Du point de vue de la gestion de la dette, l’année 2016 constitue un moment fort dans l’évaluation de la robustesse du comportement contra cyclique adopté par les autorités gabonaises en 2010, en plafonnant le niveau d’endettement à 35% du PIB. En effet, la mise en œuvre du PRE nécessitait l’intégration d’un niveau de refinancement important des arriérés du secteur public et la prise en compte de financements élevés pour soutenir les mesures de réformes sur les finances publiques et le secteur productif, tout en maintenant à un niveau acceptable les interventions de l’Etat en faveur des couches sociales à faible revenu. Ainsi, au titre de l’apurement des arriérés, l’Etat a intégré à ses engagements existant un montant 1049 milliards de FCFA au titre des instances du Trésor, des arriérés fiscaux et des avances statutaires dues à la banque des Etats de l’Afrique centrale (BEAC). Ce montant colossal qui impactait directement l’encours de la dette publique représentait près de 13% du PIB de 2016. Aussi, en prenant en compte les arriérés de dette proprement dits de cette période, le taux d’endettement du Gabon est ressorti à 64% du PIB à fin 2016. La marge de manœuvre construite par les autorités depuis 2010, permettait ainsi d’absorber le choc des ressources enregistré en 2015 et 2016, sans atteindre le seuil de surendettement communautaire de 70%. Ce résultat qui témoignait de la résilience de la stratégie d’endettement de l’Etat, permettait d’entrevoir, avec une moindre difficulté, les capacités financières nécessaires à la mise en œuvre du PRE.

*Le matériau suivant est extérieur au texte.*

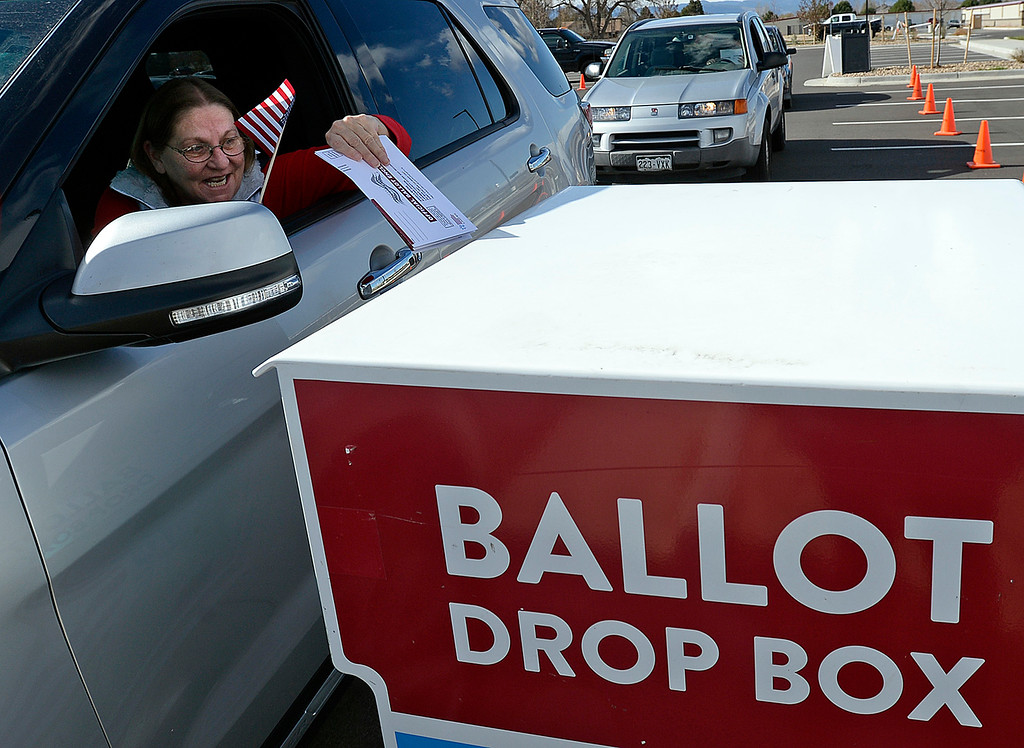 . Linda Yackey of Loveland holds a little American flag as she drops her ballot in the drive-up drop box Tuesday, Nov. 6, 2018, at the Larimer County Loveland Campus building in east Loveland.   (Photo by Jenny Sparks/Loveland Reporter-Herald)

Où en êtes-vous, aujourd’hui, avec le règlement de la dette publique ?

A l’exécution, sur l’année 2017, l’Etat a mobilisé près de 977 milliards de FCFA sur le marché de la dette, soit un peu plus de 11% du PIB de cette année, en soutien à la réalisation du PRE. Cette enveloppe a été constituée pour près de 7% du PIB par des appuis non ciblés versés par les partenaires bilatéraux et multilatéraux. Aux résultats, la croissance, bien que positive, est demeurée atone à moins de 1%. La mobilisation des ressources budgétaires a certes augmenté, mais les performances au niveau du secteur hors pétrole sont restées en deçà des objectifs fixés. La position extérieure du pays s’est en revanche améliorée. Dans ce contexte, l’exécution de la dette publique est ressortie mitigée. En effet, malgré des paiements de l’ordre de 945 milliards de FCFA au titre de la dette publique, quelques arriérés ont subsisté en fin d’année 2017. Ceux-ci représentaient environ 3% du PIB de 2017. Quant au niveau global de l’endettement public, il s’est situé à 62% du PIB, légèrement en retrait par rapport à la situation de 2016. Du point de vue des partenaires financiers internationaux et des investisseurs, les résultats enregistrés en 2017, bien qu’encourageant ne plaçaient suffisamment le trend de l’économie sur le sentier attendu. Le rythme des réformes ainsi que leurs effets étaient encore trop timides. Bien plus, la persistance des arriérés de paiements, alors même que la mobilisation des financements d’équilibre était complètement réalisée, ne permettait pas d’apprécier pertinemment la décrue enregistrée du niveau d’endettement. Cette perception chahutée s’est traduite courant le premier semestre 2018 par une révision à la baisse de la note souveraine du Gabon par l’agence Moody’s de B3 à Caa1, atteignant ainsi pour la première fois le niveau de risque spéculatif, alors même que la situation économique d’ensemble était bien meilleure qu’en 2016. En perspective des résultats en fin d’année 2018, le niveau d’endettement global devrait revenir autour de 55% du PIB, amorçant ainsi une réelle décrue par rapport à la situation à fin 2016.

Votre mot de fin ?

Après la récente réévaluation de Fitch Ratings, la consolidation des résultats macroéconomiques et budgétaire au terme de l’année 2018 aboutirait indéniablement à la révision de la position des autres agences de notation. Bien plus, un retour à la note BB serait envisageable pour la fin du premier semestre 2019. Mais sous certaines conditions. Dans ce cadre, nous continuerons à appliquer sans détours la feuille de route qui nous a été confiée à savoir notamment, ramener le taux d’endettement au niveau stratégique de 40% à l’horizon 2022.